> _DIRECTION_: How many lines of the listing contain the string "from"? Case counts; reply with the number only.

> _RECORDS PROVIDED_:
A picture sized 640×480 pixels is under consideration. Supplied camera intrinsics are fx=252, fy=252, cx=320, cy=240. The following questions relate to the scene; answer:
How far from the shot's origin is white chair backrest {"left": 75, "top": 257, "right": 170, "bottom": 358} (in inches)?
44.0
* * *
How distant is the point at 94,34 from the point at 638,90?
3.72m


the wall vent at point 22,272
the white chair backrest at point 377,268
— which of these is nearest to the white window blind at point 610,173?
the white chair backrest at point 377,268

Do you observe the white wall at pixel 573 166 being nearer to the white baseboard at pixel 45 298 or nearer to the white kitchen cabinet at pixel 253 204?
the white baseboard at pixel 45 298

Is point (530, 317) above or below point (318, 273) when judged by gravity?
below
* * *
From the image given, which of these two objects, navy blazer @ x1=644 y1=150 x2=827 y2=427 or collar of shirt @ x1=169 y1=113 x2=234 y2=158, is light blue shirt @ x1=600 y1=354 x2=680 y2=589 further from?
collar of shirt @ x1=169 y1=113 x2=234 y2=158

> _SOLUTION_: 3